== Prompt ==
Return the text of every item below word for word, leaving out the pictures.

-*-*-

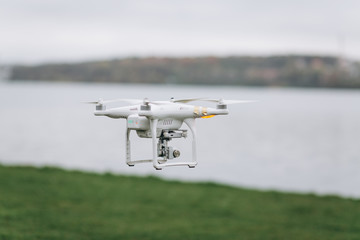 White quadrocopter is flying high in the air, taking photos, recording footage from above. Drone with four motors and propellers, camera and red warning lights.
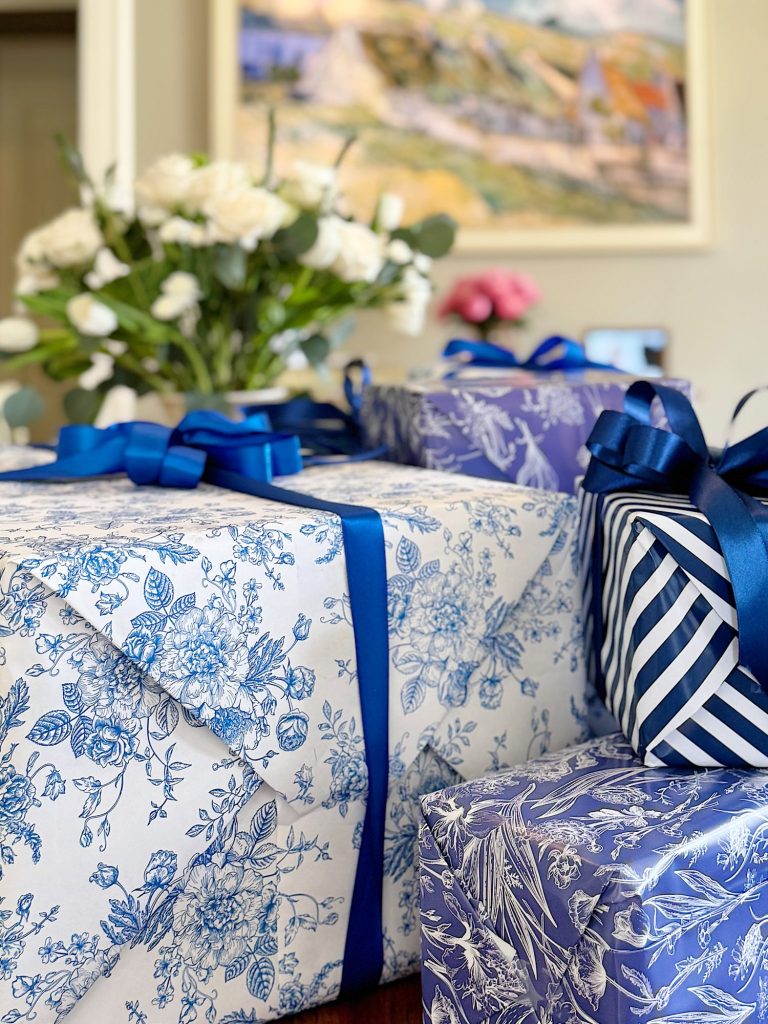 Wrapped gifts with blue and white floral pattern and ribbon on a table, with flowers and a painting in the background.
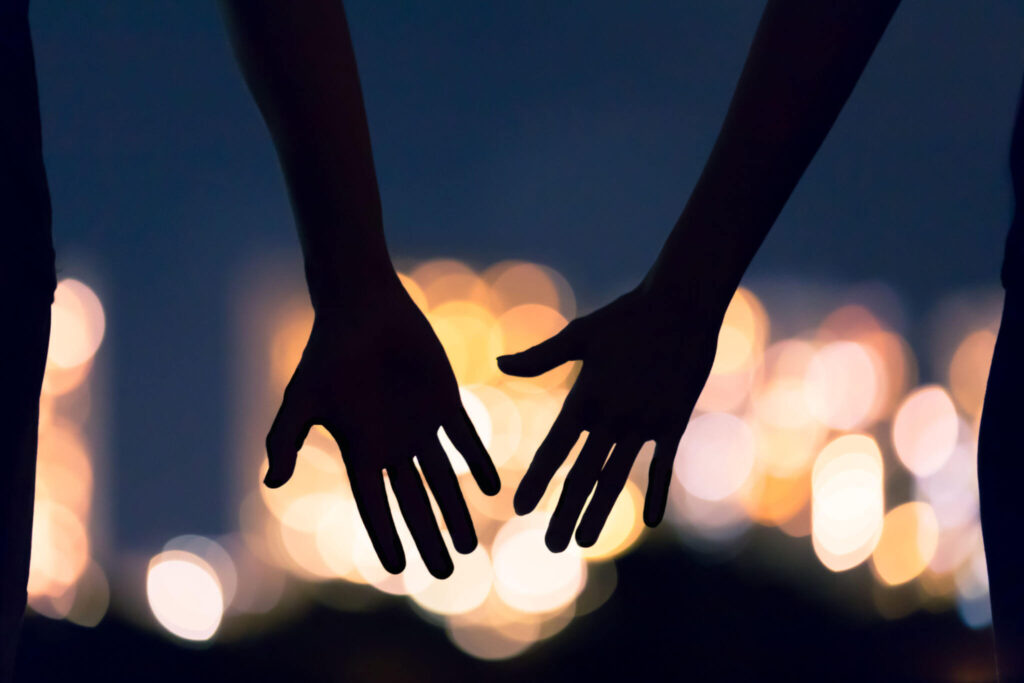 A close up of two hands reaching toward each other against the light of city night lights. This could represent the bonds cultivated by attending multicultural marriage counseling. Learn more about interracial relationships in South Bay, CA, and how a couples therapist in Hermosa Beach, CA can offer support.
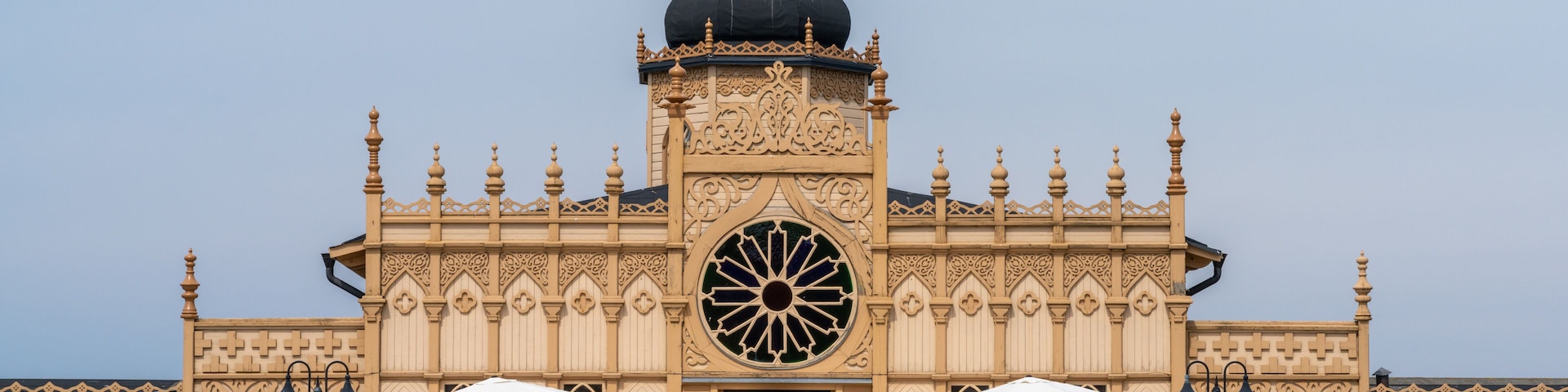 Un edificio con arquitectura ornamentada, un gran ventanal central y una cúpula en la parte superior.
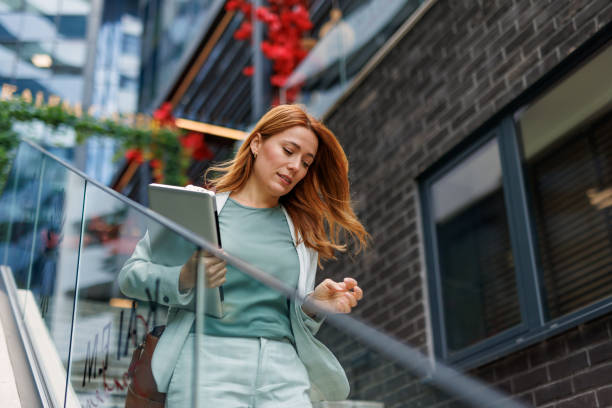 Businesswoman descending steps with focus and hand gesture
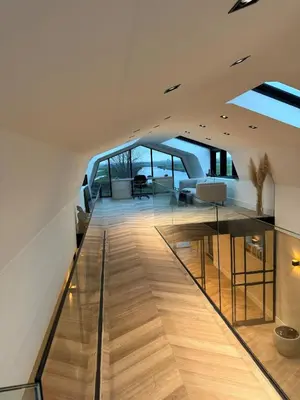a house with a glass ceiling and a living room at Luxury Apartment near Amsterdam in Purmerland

-*-*-

== Final answer ==
 White quadrocopter is flying high in the air, taking photos, recording footage from above. Drone with four motors and propellers, camera and red warning lights.
 Wrapped gifts with blue and white floral pattern and ribbon on a table, with flowers and a painting in the background.
 A close up of two hands reaching toward each other against the light of city night lights. This could represent the bonds cultivated by attending multicultural marriage counseling. Learn more about interracial relationships in South Bay, CA, and how a couples therapist in Hermosa Beach, CA can offer support.
 Un edificio con arquitectura ornamentada, un gran ventanal central y una cúpula en la parte superior.
 Businesswoman descending steps with focus and hand gesture
a house with a glass ceiling and a living room at Luxury Apartment near Amsterdam in Purmerland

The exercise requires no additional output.